The Kodiak Island Borough includes all of the Kodiak Archipelago and some lands on the mainland. The Kodiak National Wildlife Refuge encompasses a large percentage of the land in the archipelago.

== Islands in the Kodiak Archipelago ==
- Afognak – second largest island
- Aiaktalik Island
- Ban Island
- Barren Islands – most northerly
  - Ushagat Island
  - Nord Island
  - East Amatuli Island
  - West Amatuli Island
- Chirikof Island – most southernly
- Dark Island
- Geese Islands
- Kodiak Island – largest island in the archipelago
- Long Island
- Marmot Island – most easterly
- Near Island
- Raspberry Island
- Semidi Islands – most westerly
  - Aghiyuk Island
  - Anowiki Island
  - Chowiet Island
  - Kateekuk Island
  - Kiliktagik Island
- Shuyak Island
- Sitkalidak Island
- Spruce Island
  - Nelson Island
- Sundstrom Island
- Trinity Islands
  - Tugidak Island
  - Sitkinak Island
- Two-Headed Island
- Uganik Island
- Ugak Island
- Whale Island
- Woody Island

== Holocene archaeology ==
"The archaeological record contains several seemingly abrupt changes suggesting population replacements to some, but the current view, followed here, is that there has been long-term cultural continuity." (Ames et al., p. 61)

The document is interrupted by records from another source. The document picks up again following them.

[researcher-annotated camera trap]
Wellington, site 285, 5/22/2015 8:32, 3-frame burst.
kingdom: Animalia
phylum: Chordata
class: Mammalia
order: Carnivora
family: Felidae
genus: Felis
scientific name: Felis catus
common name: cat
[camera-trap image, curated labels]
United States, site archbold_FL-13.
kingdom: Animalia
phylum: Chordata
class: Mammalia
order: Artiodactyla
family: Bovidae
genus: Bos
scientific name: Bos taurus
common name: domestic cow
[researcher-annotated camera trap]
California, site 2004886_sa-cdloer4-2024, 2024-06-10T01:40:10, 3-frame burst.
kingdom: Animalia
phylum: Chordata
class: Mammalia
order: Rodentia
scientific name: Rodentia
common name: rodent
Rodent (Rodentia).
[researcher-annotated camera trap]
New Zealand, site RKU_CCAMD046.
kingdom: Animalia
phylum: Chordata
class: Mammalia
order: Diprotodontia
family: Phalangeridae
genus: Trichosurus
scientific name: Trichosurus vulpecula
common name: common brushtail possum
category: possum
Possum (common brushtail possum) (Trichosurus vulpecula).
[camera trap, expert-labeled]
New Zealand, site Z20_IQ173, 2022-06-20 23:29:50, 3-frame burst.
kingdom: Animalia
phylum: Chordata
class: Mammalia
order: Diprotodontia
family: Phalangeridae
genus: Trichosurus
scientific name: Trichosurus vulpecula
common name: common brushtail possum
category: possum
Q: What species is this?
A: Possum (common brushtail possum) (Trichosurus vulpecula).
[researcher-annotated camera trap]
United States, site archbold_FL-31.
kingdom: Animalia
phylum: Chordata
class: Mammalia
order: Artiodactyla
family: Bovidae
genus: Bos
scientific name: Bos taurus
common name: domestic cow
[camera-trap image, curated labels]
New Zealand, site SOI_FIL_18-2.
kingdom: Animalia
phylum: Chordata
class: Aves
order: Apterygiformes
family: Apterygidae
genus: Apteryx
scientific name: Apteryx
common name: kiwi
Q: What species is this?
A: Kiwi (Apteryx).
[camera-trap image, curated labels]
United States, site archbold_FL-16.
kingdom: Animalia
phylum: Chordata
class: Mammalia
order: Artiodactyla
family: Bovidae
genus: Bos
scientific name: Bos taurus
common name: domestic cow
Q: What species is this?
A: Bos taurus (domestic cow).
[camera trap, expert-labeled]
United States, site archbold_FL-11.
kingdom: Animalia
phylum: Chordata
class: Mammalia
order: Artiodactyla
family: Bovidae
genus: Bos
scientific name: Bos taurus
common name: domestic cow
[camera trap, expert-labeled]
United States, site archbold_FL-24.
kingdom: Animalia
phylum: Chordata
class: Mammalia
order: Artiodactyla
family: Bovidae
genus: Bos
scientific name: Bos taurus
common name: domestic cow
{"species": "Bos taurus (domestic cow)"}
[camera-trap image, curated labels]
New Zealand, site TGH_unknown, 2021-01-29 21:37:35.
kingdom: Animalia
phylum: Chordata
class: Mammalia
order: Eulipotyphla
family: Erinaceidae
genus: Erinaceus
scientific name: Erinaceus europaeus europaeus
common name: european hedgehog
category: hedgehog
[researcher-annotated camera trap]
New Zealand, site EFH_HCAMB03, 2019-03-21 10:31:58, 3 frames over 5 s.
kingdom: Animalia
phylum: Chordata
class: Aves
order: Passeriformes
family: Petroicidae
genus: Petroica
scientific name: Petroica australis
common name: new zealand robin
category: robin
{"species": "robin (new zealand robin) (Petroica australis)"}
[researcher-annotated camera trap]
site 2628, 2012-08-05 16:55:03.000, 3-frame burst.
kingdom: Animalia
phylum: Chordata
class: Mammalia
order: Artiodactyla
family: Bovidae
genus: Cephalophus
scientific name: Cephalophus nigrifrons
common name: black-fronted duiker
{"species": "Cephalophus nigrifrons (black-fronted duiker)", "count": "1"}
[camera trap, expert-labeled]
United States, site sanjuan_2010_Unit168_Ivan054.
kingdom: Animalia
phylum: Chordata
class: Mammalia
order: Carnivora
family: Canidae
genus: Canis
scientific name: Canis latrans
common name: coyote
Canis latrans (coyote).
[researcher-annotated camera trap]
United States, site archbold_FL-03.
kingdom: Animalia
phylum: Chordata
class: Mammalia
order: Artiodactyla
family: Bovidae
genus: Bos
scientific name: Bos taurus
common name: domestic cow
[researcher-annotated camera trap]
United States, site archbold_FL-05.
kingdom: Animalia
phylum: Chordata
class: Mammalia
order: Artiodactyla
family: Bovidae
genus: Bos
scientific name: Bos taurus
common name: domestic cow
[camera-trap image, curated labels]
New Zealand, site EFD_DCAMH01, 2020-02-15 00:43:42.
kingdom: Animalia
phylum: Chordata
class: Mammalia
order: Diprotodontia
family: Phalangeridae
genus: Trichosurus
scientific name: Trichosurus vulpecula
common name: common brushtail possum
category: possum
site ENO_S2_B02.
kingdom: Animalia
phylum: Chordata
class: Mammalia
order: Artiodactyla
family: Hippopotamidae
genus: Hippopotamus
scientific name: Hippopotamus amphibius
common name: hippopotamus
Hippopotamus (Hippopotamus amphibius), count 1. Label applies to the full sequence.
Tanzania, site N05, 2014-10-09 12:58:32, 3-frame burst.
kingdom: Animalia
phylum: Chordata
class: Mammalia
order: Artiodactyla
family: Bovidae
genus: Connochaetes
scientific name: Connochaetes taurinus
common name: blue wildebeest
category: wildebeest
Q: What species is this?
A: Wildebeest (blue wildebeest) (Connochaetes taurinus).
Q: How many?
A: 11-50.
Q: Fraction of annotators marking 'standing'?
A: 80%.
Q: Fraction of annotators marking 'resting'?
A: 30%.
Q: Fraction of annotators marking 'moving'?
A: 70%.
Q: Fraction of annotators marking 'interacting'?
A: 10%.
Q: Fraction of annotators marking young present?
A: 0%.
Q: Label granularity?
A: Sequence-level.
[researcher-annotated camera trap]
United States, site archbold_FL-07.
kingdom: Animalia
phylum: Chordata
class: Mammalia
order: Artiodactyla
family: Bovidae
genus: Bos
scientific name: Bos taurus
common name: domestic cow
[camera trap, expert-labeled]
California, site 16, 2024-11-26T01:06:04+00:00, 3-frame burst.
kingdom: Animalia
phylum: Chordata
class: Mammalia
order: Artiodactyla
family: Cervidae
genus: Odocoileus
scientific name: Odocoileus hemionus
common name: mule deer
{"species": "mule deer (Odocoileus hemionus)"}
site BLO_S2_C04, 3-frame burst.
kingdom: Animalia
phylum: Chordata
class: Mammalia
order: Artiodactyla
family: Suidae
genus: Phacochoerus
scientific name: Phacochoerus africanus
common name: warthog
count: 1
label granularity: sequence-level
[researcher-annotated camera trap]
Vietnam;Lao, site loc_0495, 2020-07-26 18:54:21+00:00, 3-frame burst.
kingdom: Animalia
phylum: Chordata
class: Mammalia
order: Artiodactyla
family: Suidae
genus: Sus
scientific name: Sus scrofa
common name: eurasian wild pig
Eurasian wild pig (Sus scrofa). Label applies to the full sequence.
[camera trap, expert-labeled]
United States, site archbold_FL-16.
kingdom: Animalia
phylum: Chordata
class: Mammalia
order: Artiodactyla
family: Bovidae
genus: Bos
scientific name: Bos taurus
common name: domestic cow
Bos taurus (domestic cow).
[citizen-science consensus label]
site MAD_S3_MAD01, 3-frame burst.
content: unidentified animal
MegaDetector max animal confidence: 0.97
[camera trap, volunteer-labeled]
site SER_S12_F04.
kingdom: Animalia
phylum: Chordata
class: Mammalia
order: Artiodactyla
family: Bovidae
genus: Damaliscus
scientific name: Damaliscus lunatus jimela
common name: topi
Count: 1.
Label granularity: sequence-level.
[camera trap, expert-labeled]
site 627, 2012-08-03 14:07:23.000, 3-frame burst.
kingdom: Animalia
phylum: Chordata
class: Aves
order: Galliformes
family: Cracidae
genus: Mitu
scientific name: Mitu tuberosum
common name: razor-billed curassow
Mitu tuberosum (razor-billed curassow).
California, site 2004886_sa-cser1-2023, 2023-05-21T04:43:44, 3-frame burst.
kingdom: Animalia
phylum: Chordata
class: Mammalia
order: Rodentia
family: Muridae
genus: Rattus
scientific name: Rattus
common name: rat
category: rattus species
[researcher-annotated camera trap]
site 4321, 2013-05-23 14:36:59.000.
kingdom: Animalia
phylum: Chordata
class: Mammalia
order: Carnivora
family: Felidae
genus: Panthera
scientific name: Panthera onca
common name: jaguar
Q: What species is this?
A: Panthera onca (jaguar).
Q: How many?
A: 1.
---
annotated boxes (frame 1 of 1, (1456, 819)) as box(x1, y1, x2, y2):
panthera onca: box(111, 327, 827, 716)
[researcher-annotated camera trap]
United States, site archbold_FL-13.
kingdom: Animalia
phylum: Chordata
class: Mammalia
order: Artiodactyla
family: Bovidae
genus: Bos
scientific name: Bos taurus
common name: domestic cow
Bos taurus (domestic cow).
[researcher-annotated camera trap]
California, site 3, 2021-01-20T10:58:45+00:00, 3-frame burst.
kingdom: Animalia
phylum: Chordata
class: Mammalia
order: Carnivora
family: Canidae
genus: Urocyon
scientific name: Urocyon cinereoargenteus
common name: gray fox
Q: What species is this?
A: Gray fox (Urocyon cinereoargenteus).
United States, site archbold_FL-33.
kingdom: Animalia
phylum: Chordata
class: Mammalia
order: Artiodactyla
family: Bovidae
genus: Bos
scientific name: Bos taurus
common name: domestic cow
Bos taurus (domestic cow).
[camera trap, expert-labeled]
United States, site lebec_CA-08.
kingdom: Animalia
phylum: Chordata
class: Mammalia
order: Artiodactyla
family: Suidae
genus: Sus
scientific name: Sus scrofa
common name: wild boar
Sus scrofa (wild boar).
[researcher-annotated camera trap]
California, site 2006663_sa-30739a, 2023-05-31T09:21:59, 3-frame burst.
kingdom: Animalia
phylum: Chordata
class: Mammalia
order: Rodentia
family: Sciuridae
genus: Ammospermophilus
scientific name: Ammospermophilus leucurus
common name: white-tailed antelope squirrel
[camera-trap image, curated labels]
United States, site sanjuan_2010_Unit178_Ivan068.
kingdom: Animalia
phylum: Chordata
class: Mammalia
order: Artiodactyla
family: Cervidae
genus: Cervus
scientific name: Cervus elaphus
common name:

The Late Holocene contains four cultural periods: the Early Kachemak, the Late Kachemak, the Koniag, and the Alutiiq. Each period will be broken down by time period, also including the significance of each.

1. Early Kachemak (1850–500 BC) = The period is marked by the shift in mobility patterns: residential foragers to logistical collectors. Dwellings were small in size. Technology and subsistence activities were made more efficient. More efficient ways of processing food were introduced. Material remains include toggling harpoons, netweights, ground slate points, nets, ulus (chopping knife). The Ocean Bay people were the first to inhabit the area. They were considered to be a maritime people, but exploited both marine and terrestrial resources, including mammals and fish. Their only hunting kit included hooks, lines, harpoons, and lances with chipped stone points. By the Middle Holocene, more specialized tool kits were introduced. Originally living in small, dispersed settlements, the small 2-3m tents were replaced by small pit houses around 2000 BC.
2. Late Kachemak (500 BC – AD 1200) = The period is marked by large populations. Logistical patterns of mobility kept increasing, and community sizes increased, having up to ten dwellings. Storage facilities are also introduced. Mortuary practices are considered to be elaborate, and the finding of labrets suggest that social differentiation increased. Craft specialization increased as well.
3. Koniag (AD 1200 – European contact) = The population reached its peak. Houses and settlement sizes continued to increase, suggesting the development of social ranking. Architecture started to become more elaborate and storage features kept increasing in size. Shift in location toward the coast suggests better access to marine resources, specifically to whales. "There is also evidence of intensified salmon fishing, food production and processing specializations, exchange, and investment in carpentry". (Ames et al., p. 62)
4. Alutiiq (Modern) = These islands are the original or traditional homes of the Alutiiqu (previously Koniag) peoples. The coastal environment provided excellent productivity for these people, as the terrestrial environment seemed somewhat low or lacked natural resources.